Delta Air Lines is being fined $50,000 by the Department of Transportation after it ordered three Muslim passengers off planes after they had been cleared to travel by the airline’s own security team.
Delta denied that it discriminated against the passengers in two separate incidents but agreed it could have handled the situations differently, according to a consent order released Friday by the U.S. Transportation Department.
The department claimed Delta violated anti-bias laws by removing the passengers in two separate incidents and ordered the airline to provide cultural-sensitivity training to the employees who were involved.
The first incident took place in July 2016 before a U.S.-bound flight from Paris. A passenger told a flight attendant that a couple, a man and a woman wearing a headscarf, was making them nervous. The flight attendant reported walking by and seeing the men write “Allah” several times while texting.
Delta security interviewed the couple outside the plane at the captain’s request. The couple, U.S. citizens from Cincinnati, “raised no red flags” and was cleared to fly but the captain refused to let them reboard. The flight left without them and they flew home the next day.
The second incident occurred prior to a flight from Amsterdam to New York. Passengers and flight attendants complained about a Muslim passenger who was cleared by Delta’s security office.
The captain returned to the gate, had the man and his bags removed from the plane and had the area near his seat searched.
The government did not explain how the size of the fine was determined but said that it “establishes a strong deterrent against future similar unlawful practices by Delta and other carriers.”
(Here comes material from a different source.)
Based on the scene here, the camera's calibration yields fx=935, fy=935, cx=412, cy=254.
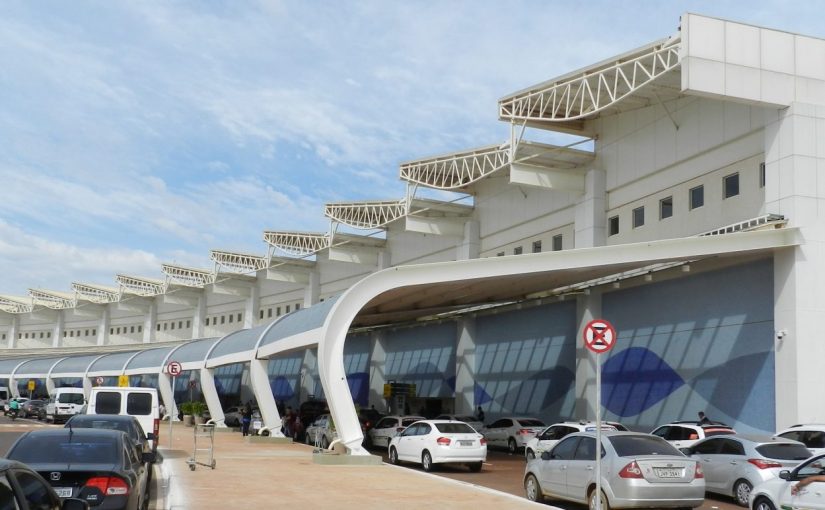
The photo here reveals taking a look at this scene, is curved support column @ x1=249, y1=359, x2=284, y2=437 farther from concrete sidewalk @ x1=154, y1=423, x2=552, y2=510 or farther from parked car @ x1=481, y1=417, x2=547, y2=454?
concrete sidewalk @ x1=154, y1=423, x2=552, y2=510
“Delta does not dispute that each of these two incidents could have been handled differently,” the government said.
The Council on American-Islamic Relations, which represented the Alis, questioned the size of the penalty.
Delta earned nearly $4.8 billion last year, and for a company that profitable, “$50,000 is basically a slap on the wrist,” said Karen Dabdoub, executive director of CAIR’s Cincinnati chapter.
“But it’s a good sign that DOT is taking this seriously,” she added. “I’m glad to see that Delta received some sort of a sanction.”